# TEXT SECTION
>>>
Abasse Ndione has spent the past twenty-five years writing his novels sat upright on the bed he shares with his wife, his notebook perched on his lap, with neither desk nor computer, and only Bic pens for company. As the self-taught writer says in one interview: “Black is for writing, red is for editing, and blue for the final version.” Born in 1946 in a fishing village near Dakar in Senegal, Ndione worked as a qualified nurse at Dakar’s Hôpital le Dantec before entering early retirement. Since the early 1980s, he has devoted himself entirely to literature.
Ndione soon made a name for himself as an excellent observer of Senegalese society—above all its youth culture—revealing himself as a talented raconteur whose main interest lies in shunning established taboos. His prose fiction is rooted in two linguistic cultures, a feature common to Senegalese letters. He imagines his works in Wolof, Senegal’s primary language, before transferring them into French, meaning that every text in its final configuration is a (self-)translation.
It took eight years for his first novel La vie en spirale to be accepted for publication by Dakar publisher Nouvelles éditions africaines, its subject having previously been deemed too provocative. In the end, it was published in two parts, in 1984 and 1988 respectively. Ten years later, the novel was accepted into Éditions Gallimard’s Série Noire in France. The novel revolves around a topic that was largely taboo in Senegalese society in those days: the consumption and trade of “yamba” (marihuana) by unemployed youths, police officers, and white people. Not only did the book emerge as one of the most successful works of African literature published in the twentieth century, but it soon became an integral part of curricula throughout Senegalese high schools and universities.
<<<
# Items from a data source
>>>
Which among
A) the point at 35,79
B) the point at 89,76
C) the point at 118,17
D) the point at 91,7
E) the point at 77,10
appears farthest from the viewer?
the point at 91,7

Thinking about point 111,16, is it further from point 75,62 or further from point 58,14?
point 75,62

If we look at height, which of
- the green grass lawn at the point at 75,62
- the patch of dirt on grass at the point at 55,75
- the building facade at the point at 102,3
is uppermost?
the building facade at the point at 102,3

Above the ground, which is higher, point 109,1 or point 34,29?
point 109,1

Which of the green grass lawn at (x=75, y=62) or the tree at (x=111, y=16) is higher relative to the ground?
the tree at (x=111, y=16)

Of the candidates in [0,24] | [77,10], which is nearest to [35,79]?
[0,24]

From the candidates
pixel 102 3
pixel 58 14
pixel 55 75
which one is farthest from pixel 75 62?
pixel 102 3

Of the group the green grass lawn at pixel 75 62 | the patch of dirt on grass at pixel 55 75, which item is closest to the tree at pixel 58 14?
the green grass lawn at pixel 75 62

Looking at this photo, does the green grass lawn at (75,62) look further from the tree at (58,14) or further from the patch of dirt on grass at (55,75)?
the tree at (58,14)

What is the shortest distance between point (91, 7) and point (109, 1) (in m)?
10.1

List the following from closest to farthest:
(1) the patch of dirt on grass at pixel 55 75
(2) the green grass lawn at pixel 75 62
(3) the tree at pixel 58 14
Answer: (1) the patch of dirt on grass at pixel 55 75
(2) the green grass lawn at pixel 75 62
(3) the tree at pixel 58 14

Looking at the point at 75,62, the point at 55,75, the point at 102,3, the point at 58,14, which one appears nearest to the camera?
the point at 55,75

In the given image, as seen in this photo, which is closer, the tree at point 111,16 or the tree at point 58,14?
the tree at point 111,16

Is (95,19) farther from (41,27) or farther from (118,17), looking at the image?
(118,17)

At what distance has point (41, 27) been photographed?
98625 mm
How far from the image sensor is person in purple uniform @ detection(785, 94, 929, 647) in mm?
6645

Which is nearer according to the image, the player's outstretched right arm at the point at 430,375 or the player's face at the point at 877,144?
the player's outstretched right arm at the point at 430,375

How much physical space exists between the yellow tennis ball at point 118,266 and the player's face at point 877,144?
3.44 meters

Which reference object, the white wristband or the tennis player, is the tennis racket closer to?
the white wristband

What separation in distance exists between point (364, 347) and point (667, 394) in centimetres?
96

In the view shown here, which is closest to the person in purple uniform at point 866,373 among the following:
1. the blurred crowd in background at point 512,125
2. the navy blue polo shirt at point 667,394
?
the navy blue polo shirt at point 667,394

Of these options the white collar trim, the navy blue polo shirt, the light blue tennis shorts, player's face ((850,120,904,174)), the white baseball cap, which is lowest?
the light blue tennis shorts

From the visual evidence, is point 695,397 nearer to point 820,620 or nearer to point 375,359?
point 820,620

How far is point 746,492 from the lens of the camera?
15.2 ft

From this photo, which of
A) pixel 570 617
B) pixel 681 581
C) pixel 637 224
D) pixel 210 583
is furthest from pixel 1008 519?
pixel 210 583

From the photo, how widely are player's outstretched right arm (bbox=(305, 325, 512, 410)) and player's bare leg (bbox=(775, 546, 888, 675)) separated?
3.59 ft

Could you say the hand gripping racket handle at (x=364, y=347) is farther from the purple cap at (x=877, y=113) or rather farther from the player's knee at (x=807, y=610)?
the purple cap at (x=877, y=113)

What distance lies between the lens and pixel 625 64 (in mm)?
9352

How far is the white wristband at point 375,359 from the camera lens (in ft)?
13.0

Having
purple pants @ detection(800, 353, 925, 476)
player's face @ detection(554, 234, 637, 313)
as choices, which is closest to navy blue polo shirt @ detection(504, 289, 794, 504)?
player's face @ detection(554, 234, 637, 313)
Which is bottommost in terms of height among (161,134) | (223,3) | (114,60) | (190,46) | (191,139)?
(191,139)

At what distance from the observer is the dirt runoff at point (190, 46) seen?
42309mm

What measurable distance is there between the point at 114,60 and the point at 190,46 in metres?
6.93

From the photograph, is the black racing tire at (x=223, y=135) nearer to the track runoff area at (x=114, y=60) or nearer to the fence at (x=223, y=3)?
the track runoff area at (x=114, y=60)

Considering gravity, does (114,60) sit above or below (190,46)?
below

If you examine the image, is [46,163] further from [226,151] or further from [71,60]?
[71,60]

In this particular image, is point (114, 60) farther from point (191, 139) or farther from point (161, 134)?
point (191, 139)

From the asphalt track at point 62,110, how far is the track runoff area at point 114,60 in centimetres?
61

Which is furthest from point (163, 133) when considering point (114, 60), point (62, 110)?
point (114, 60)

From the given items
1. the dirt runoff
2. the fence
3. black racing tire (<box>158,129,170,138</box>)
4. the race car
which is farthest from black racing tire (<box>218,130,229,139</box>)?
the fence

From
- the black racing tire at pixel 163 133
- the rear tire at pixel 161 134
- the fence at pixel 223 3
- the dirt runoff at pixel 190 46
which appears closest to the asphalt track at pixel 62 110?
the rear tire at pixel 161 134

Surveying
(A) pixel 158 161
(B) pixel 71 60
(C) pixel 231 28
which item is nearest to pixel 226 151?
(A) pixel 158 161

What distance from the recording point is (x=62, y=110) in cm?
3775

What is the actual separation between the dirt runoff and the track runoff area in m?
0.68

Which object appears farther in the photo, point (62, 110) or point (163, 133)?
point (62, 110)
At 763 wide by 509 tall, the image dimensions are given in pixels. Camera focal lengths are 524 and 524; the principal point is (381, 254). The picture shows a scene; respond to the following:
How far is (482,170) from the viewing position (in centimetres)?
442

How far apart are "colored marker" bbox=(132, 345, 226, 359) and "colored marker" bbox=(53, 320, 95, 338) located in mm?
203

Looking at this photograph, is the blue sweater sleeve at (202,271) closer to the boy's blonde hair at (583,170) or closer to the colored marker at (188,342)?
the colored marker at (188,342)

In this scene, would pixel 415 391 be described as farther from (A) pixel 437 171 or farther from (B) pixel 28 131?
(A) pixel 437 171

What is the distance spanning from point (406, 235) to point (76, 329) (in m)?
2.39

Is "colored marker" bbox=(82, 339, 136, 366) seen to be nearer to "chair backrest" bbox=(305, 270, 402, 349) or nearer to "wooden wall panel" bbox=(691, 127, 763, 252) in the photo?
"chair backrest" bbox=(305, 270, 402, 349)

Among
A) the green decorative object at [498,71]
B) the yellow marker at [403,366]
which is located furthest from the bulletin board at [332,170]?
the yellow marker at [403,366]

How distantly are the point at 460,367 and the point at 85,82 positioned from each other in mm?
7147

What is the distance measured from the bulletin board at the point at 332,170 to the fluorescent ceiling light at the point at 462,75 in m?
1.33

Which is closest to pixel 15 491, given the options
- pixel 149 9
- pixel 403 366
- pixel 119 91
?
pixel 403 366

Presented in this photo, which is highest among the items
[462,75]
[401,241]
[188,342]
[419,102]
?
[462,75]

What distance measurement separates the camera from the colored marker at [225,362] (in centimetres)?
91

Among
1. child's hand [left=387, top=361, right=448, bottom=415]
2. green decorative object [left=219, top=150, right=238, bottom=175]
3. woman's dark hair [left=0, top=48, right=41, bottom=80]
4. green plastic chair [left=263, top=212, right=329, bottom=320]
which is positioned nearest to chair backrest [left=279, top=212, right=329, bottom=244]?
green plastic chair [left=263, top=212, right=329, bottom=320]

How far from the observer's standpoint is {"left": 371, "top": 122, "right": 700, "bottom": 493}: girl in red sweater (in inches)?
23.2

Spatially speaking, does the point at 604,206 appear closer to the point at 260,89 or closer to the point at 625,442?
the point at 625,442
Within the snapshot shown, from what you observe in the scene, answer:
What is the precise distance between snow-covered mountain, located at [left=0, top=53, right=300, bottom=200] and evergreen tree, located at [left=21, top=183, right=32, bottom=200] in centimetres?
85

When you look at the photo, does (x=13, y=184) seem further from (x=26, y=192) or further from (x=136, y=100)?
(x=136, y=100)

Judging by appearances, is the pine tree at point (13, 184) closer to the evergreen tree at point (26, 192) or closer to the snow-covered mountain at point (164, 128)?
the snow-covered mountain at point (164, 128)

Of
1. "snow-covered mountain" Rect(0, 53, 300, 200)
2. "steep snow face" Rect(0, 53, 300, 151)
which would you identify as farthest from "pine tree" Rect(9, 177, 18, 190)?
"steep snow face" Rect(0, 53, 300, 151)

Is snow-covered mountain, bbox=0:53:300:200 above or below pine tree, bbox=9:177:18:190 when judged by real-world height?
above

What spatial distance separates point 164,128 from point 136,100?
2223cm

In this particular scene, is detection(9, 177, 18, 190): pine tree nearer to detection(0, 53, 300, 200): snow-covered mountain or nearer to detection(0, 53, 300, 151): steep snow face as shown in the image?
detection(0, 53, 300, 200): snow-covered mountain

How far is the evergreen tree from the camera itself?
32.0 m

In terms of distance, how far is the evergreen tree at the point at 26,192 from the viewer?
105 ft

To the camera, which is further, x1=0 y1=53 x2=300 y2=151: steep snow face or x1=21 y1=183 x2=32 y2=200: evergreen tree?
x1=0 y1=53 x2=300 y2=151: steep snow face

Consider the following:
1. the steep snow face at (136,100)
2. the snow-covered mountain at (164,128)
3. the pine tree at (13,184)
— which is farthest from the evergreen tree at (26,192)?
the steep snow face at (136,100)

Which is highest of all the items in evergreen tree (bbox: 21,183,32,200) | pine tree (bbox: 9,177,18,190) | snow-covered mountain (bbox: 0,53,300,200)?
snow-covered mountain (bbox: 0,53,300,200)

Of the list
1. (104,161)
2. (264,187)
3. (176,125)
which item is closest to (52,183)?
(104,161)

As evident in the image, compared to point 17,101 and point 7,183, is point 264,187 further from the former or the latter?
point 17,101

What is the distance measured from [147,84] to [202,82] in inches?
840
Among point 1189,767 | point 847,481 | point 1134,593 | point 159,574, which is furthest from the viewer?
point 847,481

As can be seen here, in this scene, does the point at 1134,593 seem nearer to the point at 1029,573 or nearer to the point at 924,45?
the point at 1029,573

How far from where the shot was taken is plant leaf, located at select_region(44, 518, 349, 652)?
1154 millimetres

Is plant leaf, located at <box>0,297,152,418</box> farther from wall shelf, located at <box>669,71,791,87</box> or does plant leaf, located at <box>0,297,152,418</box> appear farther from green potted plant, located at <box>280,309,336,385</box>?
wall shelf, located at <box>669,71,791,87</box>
<<<
# TASK 1
List each color of Bic pen named in the text about Abasse Ndione, along with what each color is used for.
# TASK 2
Write out the part of the text about Abasse Ndione starting with "It took eight" and going on through "schools and universities.".

# RESULT 1
Black: writing
Red: editing
Blue: the final version

# RESULT 2
It took eight years for his first novel La vie en spirale to be accepted for publication by Dakar publisher Nouvelles éditions africaines, its subject having previously been deemed too provocative. In the end, it was published in two parts, in 1984 and 1988 respectively. Ten years later, the novel was accepted into Éditions Gallimard’s Série Noire in France. The novel revolves around a topic that was largely taboo in Senegalese society in those days: the consumption and trade of “yamba” (marihuana) by unemployed youths, police officers, and white people. Not only did the book emerge as one of the most successful works of African literature published in the twentieth century, but it soon became an integral part of curricula throughout Senegalese high schools and universities.